Stangely I was never gassed out, nor subject to a fireball explosion, so I guess my oven has some sort of concentration cut-out for when it happened. From doing a quick google now, it seems they do have a sensor for when the pilot light goes out, which then cuts the gas-- so that must be the problem.

This link might help or at least lead you down the right path to a solution.

But if you're spewing gas, then ask for a replacement-- a new oven is cheaper for the owner then a new apartment if things go awry.
posted by Static Vagabond at 12:03 PM on July 27, 2009


Around here the utility company (PG&E) will send out someone to assess and adjust gas appliances free of charge.
posted by Rhomboid at 12:17 PM on July 27, 2009


Just anecdata, but I have the exact same problem with my electric-start gas oven. I called PG&E, and they basically said they didn't care.

Unfortunately I can't afford a repair-person at the moment (and the oven is mine, not the landlords), so for now I'm stuck with doing all my cooking on the cook-top.
posted by trip and a half at 12:43 PM on July 27, 2009


There should be a thermocouple that senses what temperature the oven is at and adjusts the gas flow accordingly. These wear out over time and need to be replaced, so they are usually readily accessible with a few screws and a quick fix. Depends on your model.
posted by kuujjuarapik at 12:43 PM on July 27, 2009


Is the oven cycling? IE: when the oven is turned on to say 350F does the burner ever shut off?
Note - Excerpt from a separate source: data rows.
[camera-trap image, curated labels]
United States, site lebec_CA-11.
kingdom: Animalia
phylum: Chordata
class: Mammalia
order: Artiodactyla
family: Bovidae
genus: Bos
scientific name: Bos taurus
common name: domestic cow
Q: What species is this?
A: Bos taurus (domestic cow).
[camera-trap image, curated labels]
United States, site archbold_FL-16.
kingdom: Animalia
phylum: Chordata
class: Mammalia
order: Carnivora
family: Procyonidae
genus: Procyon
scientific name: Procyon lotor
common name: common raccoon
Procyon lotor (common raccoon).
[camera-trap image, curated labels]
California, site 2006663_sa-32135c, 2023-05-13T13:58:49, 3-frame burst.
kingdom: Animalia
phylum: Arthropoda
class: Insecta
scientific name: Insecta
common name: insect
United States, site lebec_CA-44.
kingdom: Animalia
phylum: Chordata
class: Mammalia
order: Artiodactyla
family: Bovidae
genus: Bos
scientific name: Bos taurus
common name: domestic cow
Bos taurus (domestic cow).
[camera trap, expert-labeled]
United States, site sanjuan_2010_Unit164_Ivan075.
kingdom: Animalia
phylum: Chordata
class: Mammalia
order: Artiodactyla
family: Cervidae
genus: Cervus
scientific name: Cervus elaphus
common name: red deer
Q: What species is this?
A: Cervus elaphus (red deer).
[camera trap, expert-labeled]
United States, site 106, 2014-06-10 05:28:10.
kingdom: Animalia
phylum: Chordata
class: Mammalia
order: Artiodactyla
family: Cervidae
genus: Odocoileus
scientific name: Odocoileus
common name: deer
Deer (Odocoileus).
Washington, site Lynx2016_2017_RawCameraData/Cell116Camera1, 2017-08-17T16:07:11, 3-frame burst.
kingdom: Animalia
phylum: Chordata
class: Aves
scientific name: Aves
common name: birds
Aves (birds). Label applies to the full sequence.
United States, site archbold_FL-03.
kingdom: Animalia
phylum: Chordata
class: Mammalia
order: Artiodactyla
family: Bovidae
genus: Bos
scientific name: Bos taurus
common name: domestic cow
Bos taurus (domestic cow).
Gas ovens don't have variable flame; they are full on or full off and hold a temperature by cycling off and off (exception: broil setting is always on). If the burner is cycling then 95% you need a new thermostat/5% some other weird thing with the pilot/safety system. If the burner is not cycling it could still be your thermostat but 80% it's a clog in the orifice of the burner not letting enough gas through, usually a spider web.